=== Text passage ===
Is - Maple Help

DifferentialAlgebra

 Is
 returns true or false to a number of queries regarding differential rings or ideals

 Calling Sequence Is(keyword, ring_or_ideal) Is(keyword, other, ring_or_ideal)

Parameters

 keyword - indicates what is to be computed; to see all the implemented keywords enter Is(), with no arguments other - represents one or more other argument; necessary depending on which is the keyword ring_or_ideal - a differential ring or ideal as returned by DifferentialRing or RosenfeldGroebner and Tools[PretendRegularDifferentialChain]

Description

 • This command is part of the DifferentialAlgebra package. It can be  called using the form Is(...) after executing the command with(DifferentialAlgebra). It can also be directly called using the form DifferentialAlgebra[Is](...)
 • The function call Is(keyword, ring_or_ideal) returns true or false to a number of queries regarding the differential ring or ideal represented by ring_or_ideal. In the case of three arguments, the call Is(keyword, other, ring_or_ideal) returns true or false regarding other, having the differential ring or ideal ring_or_ideal as a framework.
 • The keywords implemented can be seen directly in the Maple worksheet/document by calling Is with no arguments, as in
 > DifferentialAlgebra:-Is();
 ${\mathrm{arbitrary}}{,}{\mathrm{autoreduced}}{,}{\mathrm{coherent}}{,}{\mathrm{dependentvariable}}{,}{\mathrm{derivative}}{,}{\mathrm{differential}}{,}{\mathrm{differentialring}}{,}{\mathrm{ideal}}{,}{\mathrm{independentvariable}}{,}{\mathrm{normalized}}{,}{\mathrm{orthonomic}}{,}{\mathrm{prime}}{,}{\mathrm{primitive}}{,}{\mathrm{reduced}}{,}{\mathrm{regulardifferentialchain}}{,}{\mathrm{squarefree}}$ (1)
 • When the keyword is misspelled or just a portion of it is passed, a match is performed against the existing keywords, and when there is only one match, a warning message is displayed on the screen and the computation proceeds taking that match as the desired keyword; otherwise the possible multiple matches are presented in an error message.
 • The last argument is always a differential ring constructed by DifferentialRing or an ideal constructed by RosenfeldGroebner or Tools[PretendRegularDifferentialChain].
 • Because differential rings used to compute differential ideals are embedded in the differential ideals, in all the cases where a differential ring is expected it is possible to pass a differential ideal instead and the embedded differential ring will be used.
 Keywords
 • NOTE: for all the keywords below, when a differential ring is expected as last argument, it is also possible to pass a differential ideal, in which case the embedded differential ring will be used.
 • arbitrary, dependentvariable and independentvariable: Returns true if other is a variable of the corresponding type in the differential ring passed.
 • autoreduced, coherent, differential, normalized, prime, primitive, squarefree: these all are possible attributes of a differential ideal, so Is returns true when the ideal passed has the corresponding attribute indicated as the first argument keyword. When the ideal is a list of differential chains, Is returns true only if all the differential chains (each one viewed as a single ideal) has the queried property.

(Spatial reasoning dataset excerpts)
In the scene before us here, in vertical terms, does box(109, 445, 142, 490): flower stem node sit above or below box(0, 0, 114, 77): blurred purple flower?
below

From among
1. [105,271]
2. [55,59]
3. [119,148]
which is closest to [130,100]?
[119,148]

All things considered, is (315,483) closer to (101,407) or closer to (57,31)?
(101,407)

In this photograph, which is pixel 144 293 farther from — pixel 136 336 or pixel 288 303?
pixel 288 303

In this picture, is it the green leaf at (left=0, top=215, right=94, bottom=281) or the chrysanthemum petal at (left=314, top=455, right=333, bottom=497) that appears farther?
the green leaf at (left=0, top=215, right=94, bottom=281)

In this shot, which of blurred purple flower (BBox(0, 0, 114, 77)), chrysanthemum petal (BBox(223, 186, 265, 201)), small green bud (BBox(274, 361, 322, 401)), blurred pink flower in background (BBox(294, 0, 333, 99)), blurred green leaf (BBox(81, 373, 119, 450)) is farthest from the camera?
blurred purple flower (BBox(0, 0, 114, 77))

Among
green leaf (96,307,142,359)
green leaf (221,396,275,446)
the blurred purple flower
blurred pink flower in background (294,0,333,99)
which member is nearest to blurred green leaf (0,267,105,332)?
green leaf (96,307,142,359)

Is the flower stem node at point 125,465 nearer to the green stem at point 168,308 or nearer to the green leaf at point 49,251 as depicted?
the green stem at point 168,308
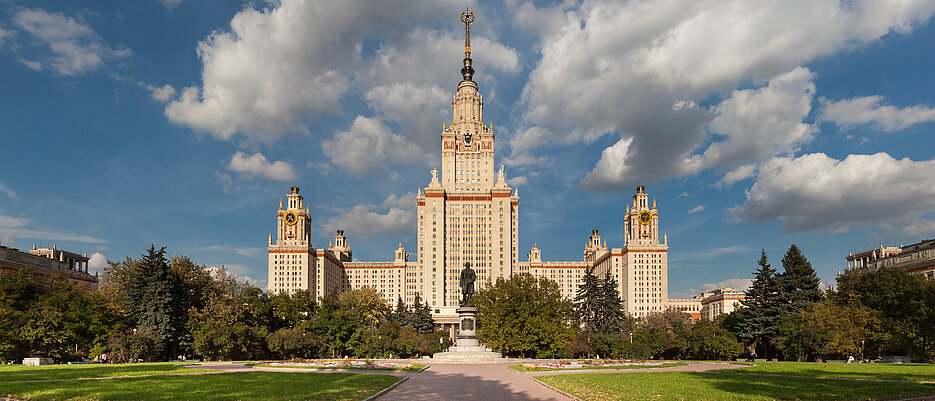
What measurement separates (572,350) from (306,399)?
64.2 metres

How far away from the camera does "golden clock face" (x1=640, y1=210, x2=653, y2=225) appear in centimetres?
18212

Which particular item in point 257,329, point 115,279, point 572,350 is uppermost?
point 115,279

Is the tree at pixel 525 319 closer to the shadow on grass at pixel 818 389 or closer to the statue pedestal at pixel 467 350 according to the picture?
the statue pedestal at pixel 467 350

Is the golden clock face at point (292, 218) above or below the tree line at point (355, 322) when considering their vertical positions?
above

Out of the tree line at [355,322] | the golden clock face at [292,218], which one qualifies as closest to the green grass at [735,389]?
==
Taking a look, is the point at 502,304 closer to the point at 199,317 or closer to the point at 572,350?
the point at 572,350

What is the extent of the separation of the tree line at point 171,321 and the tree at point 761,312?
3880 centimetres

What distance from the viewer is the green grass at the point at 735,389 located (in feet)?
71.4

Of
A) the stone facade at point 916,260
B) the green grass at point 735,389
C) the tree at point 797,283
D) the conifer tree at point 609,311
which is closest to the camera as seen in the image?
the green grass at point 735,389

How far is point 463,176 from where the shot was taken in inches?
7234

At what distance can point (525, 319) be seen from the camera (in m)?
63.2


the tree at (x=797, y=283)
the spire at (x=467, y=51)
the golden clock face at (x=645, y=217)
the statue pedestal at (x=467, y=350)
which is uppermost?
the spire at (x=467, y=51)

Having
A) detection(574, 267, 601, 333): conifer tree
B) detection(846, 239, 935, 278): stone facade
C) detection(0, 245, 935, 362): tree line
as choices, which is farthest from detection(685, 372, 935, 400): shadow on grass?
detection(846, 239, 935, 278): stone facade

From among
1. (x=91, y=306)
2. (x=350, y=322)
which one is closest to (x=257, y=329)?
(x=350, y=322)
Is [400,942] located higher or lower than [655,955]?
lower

=== Required work ===
Could you pick up the Maple help page on the DifferentialAlgebra Is command after its final sentence and continue writing it?

=== The output ===
 • derivative: returns true if other is the derivative of a dependent variable of the differential ring passed.
 • differentialring, ideal and regulardifferentialchain: correspondingly returns true if ring_or_ideal is a differential ring, a differential ideal or a regular differential chain.
 • orthonomic: returns true if the ideal is orthonomic in the generalized sense; that is, a prime ideal where all the differential chains have degree 1 in their leading derivatives. By passing the option definition = strict, an ideal is considered orthonomic if in addition the initials of its elements belong to the base field of the equations.
 • reduced: returns true if a differential polynomial or a list of them, is fully reduced with respect to each element another list of differential polynomials whose elements must depend on at least one derivative and have integer coefficients. All the differential polynomials involved are regarded as elements of the differential ring. The reduction is respectively full, partial or algebraic when $p$, the differential polynomial, satisfies the following:
 – algebraic: for each leading rank, ${v}^{d}$ of the differential chain, $p$ has degree less than $d$ in $v$.
 – partial: for each leading derivative, $v$ of the differential chain no proper derivative of v occurs in $p$.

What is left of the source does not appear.